(Aim of the task)
In the data below, find the line that contains "Women's Linen Casual" and the line that contains "ZARA EMBROIDERED FLOWER". Copy both, plus every line between them, exactly.

(Records shown)

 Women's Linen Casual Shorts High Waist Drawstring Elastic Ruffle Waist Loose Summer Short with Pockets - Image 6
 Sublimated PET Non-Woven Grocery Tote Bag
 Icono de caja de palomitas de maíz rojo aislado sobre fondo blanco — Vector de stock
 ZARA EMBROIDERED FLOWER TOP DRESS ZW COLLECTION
==
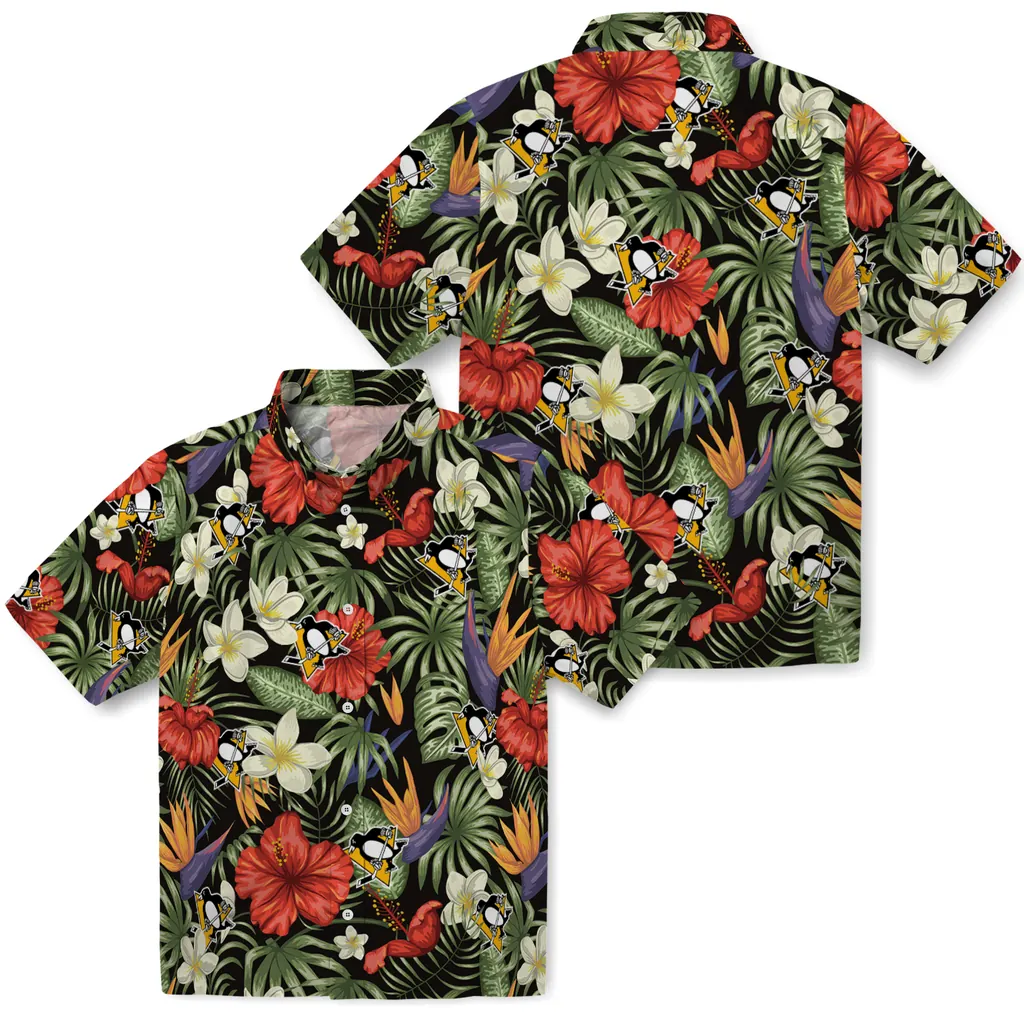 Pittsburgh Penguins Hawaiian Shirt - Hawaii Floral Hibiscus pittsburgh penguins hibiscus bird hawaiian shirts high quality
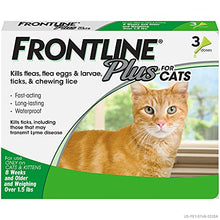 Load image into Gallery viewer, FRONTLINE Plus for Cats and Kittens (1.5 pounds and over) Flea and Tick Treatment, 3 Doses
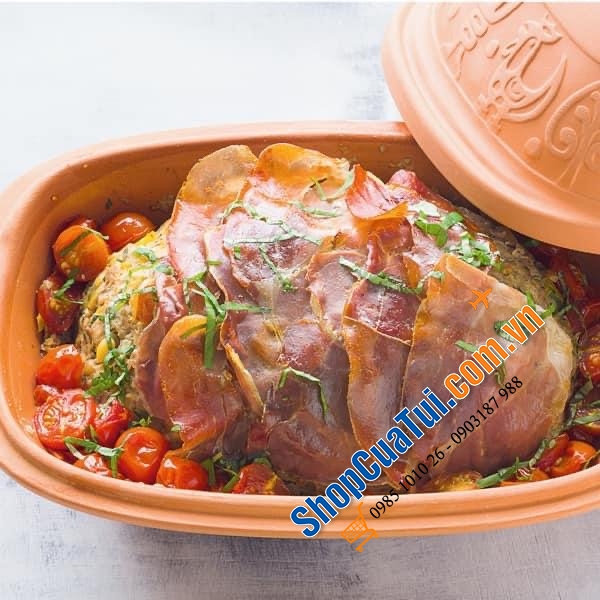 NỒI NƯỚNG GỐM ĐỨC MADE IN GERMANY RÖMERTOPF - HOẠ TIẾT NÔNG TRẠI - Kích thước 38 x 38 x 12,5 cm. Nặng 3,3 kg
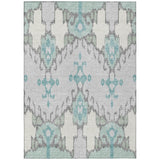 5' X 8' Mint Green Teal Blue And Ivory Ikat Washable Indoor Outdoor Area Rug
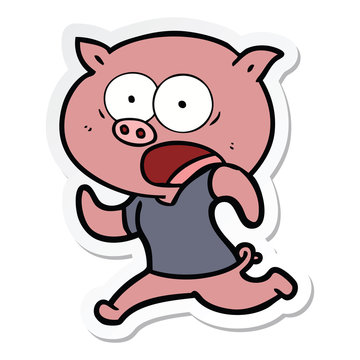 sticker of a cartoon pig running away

(Solution to this exercise)
 Women's Linen Casual Shorts High Waist Drawstring Elastic Ruffle Waist Loose Summer Short with Pockets - Image 6
 Sublimated PET Non-Woven Grocery Tote Bag
 Icono de caja de palomitas de maíz rojo aislado sobre fondo blanco — Vector de stock
 ZARA EMBROIDERED FLOWER TOP DRESS ZW COLLECTION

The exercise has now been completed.